Monday 3:00 - 5:00 Rm 521, Thursday 4:00 - 5:00 Rm 621

Click here for main page of course...

Topic #6: Binary Trees

Binary trees, liked linked lists, combine pointers, structures, and dynamic memory allocation to store data when it is unknown by both the programmer and user how much data there will be ahead of time. Each node in a binary tree has two links, one to a left child and one to a right child. The binary tree has a single root, and somewhere the program must store a pointer to the root; this pointer will likely be the only thing stored in the static area of memory or an activation record (depending on whether it is a global or a local); the rest of the memory will come from the heap (allocated with malloc or some other provided function) as is the case with a linked list. A binary tree can be used instead of a linked list whenever it is OK to order nodes based on their value (e.g. sorting of words or numeric data). They can not be used when there is a specific sequential order of nodes that can not be changed (e.g. the digits of a number as in the multiplication example of the last topic).

A linked list generally takes linear time to insert a node or search for a node, and it takes linear time to walk through all the nodes in a linked list. A binary tree takes, on average, only logarithmic time (with a base of 2) to insert a node or search for a node; it still takes linear time to traverse all the nodes in a binary tree in order. This is a major improvement; for example, a sort implemented by inserting nodes into a linked list in order takes O(N^2) time (the same as bubble sort, insertion sort, or selection sort). A sort implemented by inserting nodes into a binary tree takes only O(N * log N) time (the same as merge sort or quicksort). This is an AVERAGE case analysis, it is likely if the data comes in an arbitrary order. The worst case is when the data arrives in an already sorted (or reverse sorted) order, in which case a binary tree behaves the same as a linked list (and takes extra memory, although not a significant amount).
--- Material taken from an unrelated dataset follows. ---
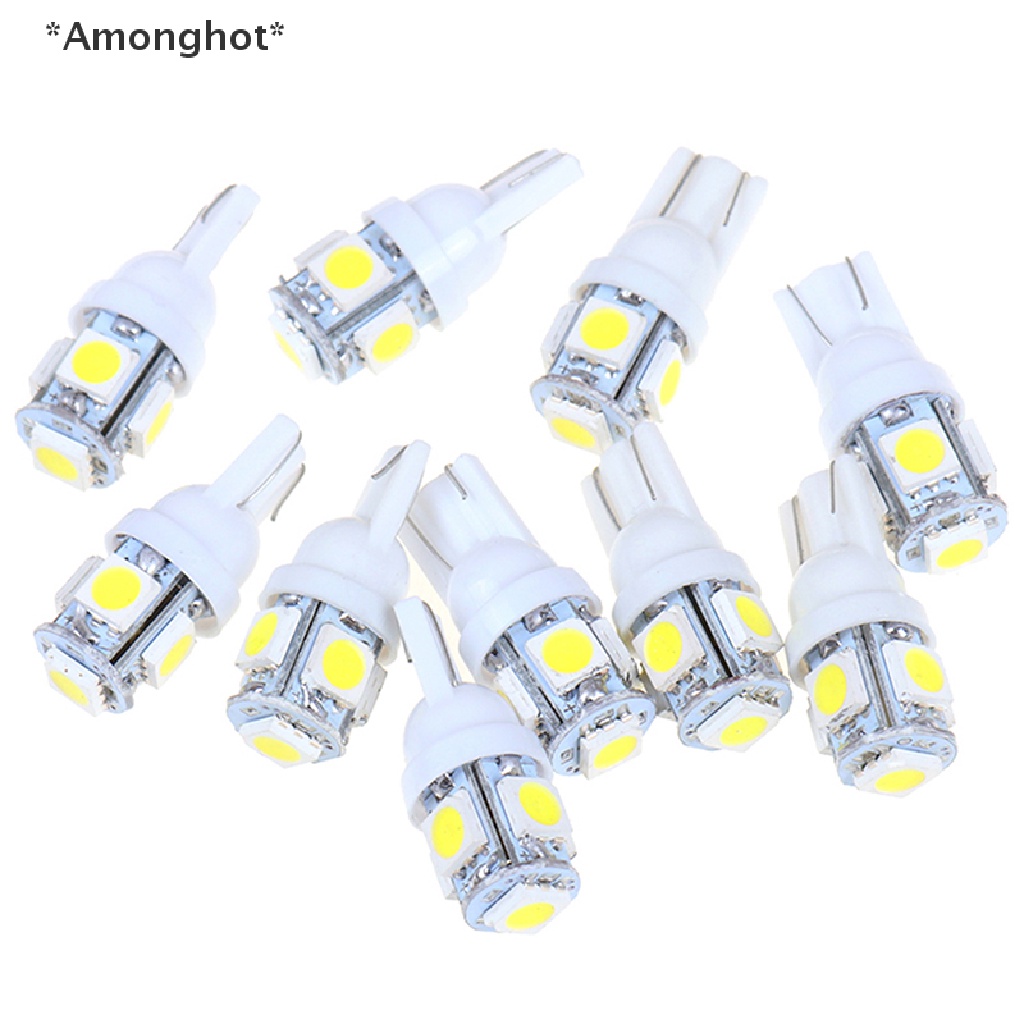 amonghot-หลอดไฟ-led-t10-wedge-5-smd-5050-5w5-สีขาว-สําหรับติดป้ายทะเบียนรถยนต์-10-ชิ้น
There are improvements to binary trees that guarantees logarithmic time for inserts and searches, and if you go on to take a Data Structures and/or Algorithms course you will probably learn about this.

The typical way to order nodes in a binary is is as follows: The first node becomes the root no matter what. Whenever a new node is created, you start at the root, and if the value is less than the value at the root you move to the left child of the root, and if the data is greater than or equal to the root, you move to the right child. You repeat this process until you hit a NULL, and then, in the position of this NULL, you insert a new leaf (a leaf is a node without any children). It is also possible to store counts with each node so that repeated values do not lead to new nodes; this is the case with the word counting program, and in class we have seen an example of this program with both linked lists and binary trees.

Once a binary tree exists, it is surprisingly simple to traverse all of the nodes of a binary tree in order in linear time. Since you know that all nodes in the left subtree of a node have values less than the current node, and all nodes in the right subtree of a node have values greater than or equal to the current node, to traverse all nodes in order, starting at a given node, you simply traverse the nodes of the left subtree in order, then visit the current node, then traverse the right subtree in order. This leads to a simple, recursive inorder traversal routine that can be implemented with a few lines of code.